We are back in the groove. School, homework, reading assignments, soccer practice, gymnastics, piano lessons, go to bed early, get up early-we’ve only been in school one month and it feels like summer was a million years ago. And I’m the mom; I’m not even the one going to school.
Give yourself a break; find some time to mellow out and pick up one of these great books. HIT THE ROAD, by Caroline B. Cooney, Delacorte Books for Young Readers, $17.99; ages 11-14.
I can’t stop thinking about this book. On the surface, it’s a simple story of a teenager and her grandmother on a terrific adventure together.
Brittney, who has had her driver’s license for only 11 days, gets roped into driving her 86-year-old grandmother and two of her grandmother’s friends to their 65th class reunion. As if driving on the highway with old-lady-back-seat-drivers isn’t adventurous enough, the escapades are just beginning. Brittney is on the cross-country drive of her life and so are her three companions. First they pick up Florence, then they kidnap Aurelia from her nursing home, then they fight Aurelia’s evil son. And all the while, Brittney keeps getting calls on her cell phone from Coop, the boy she has had a crush on for ages. Why does he decide to call now? And what would her parents say if they knew where she was and who she was with?
This story is not really about driving three old ladies to their class reunion; the story is about being old and saying goodbye. The story is about being a teenager and figuring out your grandmother wasn’t always an old lady and that she has feelings, hopes and dreams-just like you do. This story is about me and what I can learn from my 90-year-old Grandma GiGi; it is about you and what you can learn from your grandmother. PEACHES, by Jodi Lynn Anderson, HarperCollins, $16.99; ages 13-15.
Murphy, Leeda and Birdie are three totally different 16-year-olds. They have different backgrounds and different kinds of families. Then summer comes and they find themselves all working on the same Georgia peach farm.
Birdie is shy but determined to help her dad save the peach farm. Leeda is Birdie’s gorgeous, wealthy cousin who volunteers to spend the summer at the farm on a whim. And Murphy is the rebel who has to work on the farm to serve out her community service. At first, the girls avoid each other, but after a few adventures they learn to share their differences and they discover their similarities.
In the end, the girls learn that friendship can help them through anything. WHAT IF … EVERYONE KNEW YOUR NAME, by Liz Ruckdeschel and Sara James, Delacorte Books for Young Readers, $8.95; age 12-15.
Fifteen-year-old Hayley and her family are moving and Hayley will be making a fresh start at a new school. Who will her friends be? What classes will she take? Will she hook up with that cute boy next door? The choices are all yours.
You determine what happens to Hayley from the moment she walks out her front door on the first day of school. You get to decide. At the end of every chapter you have choices. Should Hayley take the bus? Walk? Get a ride from her dad? Turn the page to your choice and your choice becomes hers.
This book is so much fun. First, I read the book following the pages of my choices. Then I read the book following the pages of different choices. My favorite part was when the end of the chapter tells you that you didn’t make a very good choice and you should go back to the beginning and start over.

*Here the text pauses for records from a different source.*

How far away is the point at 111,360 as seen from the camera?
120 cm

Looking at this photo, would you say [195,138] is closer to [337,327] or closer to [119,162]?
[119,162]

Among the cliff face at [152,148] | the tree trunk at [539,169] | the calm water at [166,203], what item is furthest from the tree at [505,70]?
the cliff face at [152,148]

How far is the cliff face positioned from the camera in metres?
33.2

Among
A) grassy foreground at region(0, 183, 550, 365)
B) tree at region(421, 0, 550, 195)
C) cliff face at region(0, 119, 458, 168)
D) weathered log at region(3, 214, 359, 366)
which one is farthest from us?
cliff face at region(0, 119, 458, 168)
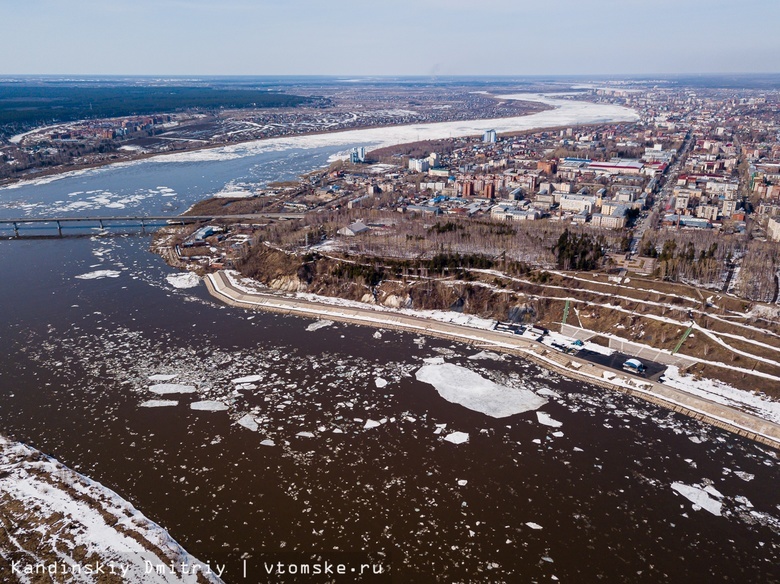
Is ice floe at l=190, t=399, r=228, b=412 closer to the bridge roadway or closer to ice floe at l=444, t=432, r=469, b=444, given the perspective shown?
ice floe at l=444, t=432, r=469, b=444

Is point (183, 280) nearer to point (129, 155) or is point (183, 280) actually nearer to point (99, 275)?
point (99, 275)

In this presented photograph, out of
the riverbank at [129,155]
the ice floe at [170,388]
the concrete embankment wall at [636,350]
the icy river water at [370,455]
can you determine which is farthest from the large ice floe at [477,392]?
the riverbank at [129,155]

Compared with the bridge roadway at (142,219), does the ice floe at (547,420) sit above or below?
below

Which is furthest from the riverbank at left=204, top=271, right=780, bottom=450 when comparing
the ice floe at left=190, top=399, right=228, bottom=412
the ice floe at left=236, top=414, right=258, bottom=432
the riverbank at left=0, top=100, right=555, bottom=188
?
the riverbank at left=0, top=100, right=555, bottom=188

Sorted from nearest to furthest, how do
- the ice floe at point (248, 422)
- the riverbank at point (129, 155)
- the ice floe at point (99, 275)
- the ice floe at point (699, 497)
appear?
1. the ice floe at point (699, 497)
2. the ice floe at point (248, 422)
3. the ice floe at point (99, 275)
4. the riverbank at point (129, 155)

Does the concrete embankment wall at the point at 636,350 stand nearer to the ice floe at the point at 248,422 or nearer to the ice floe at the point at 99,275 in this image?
the ice floe at the point at 248,422

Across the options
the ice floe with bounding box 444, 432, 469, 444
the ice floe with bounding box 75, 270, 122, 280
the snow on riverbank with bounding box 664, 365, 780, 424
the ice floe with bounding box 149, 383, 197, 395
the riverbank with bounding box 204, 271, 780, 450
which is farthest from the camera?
the ice floe with bounding box 75, 270, 122, 280
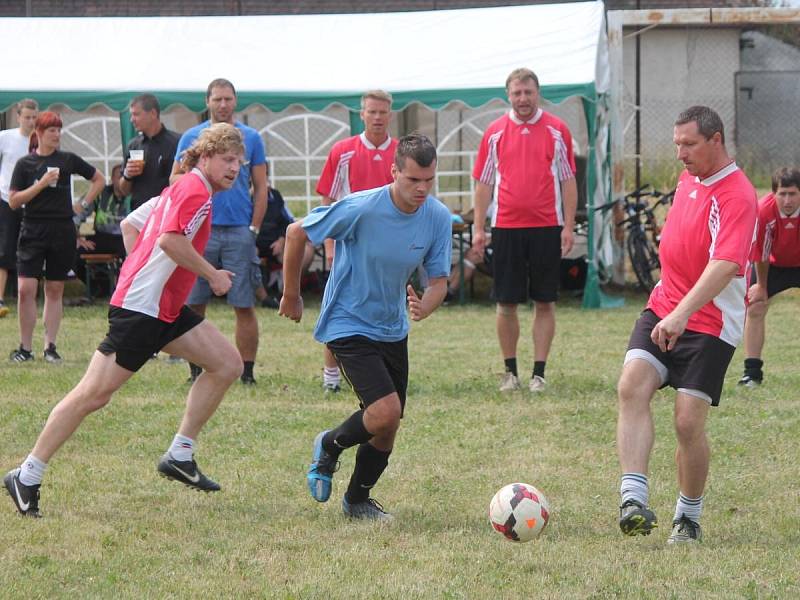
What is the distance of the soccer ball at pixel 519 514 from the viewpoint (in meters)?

MAXIMUM RIDE: SCHOOL’S OUT FOREVER, by James Patterson, Little, Brown and Co., $16.99; ages 12 and up.
Fourteen-year-old Max and her friends-turned-family-Fang, Iggy, Nudge, Gazzy and Angel-are back, and this adventure is bigger and better than the first book, Maximum Ride: The Angel Experiment.
The Erasers are now smarter, stronger and faster; Max and her flock must learn to adapt to all the new tricks the Erasers throw at them. Fang is injured so badly they have to take him to a hospital. Of course, the doctors figure out he is no ordinary kid and sure enough, the FBI shows up. Agent Anne talks the kids into going to her house and she even enrolls them in school. The flock finds itself happy, comfortable and learning how nice it is to be normal. But things aren’t always as they seem; soon trouble, betrayal and danger are back.
Max finds love, Iggy finds his parents and Angel’s pet dog learns to speak-really. This book is a page-turning thriller and the ending is left wide open for more.
Sandi Pedersen is the mom of four and the Web mistress for Chicago Parent.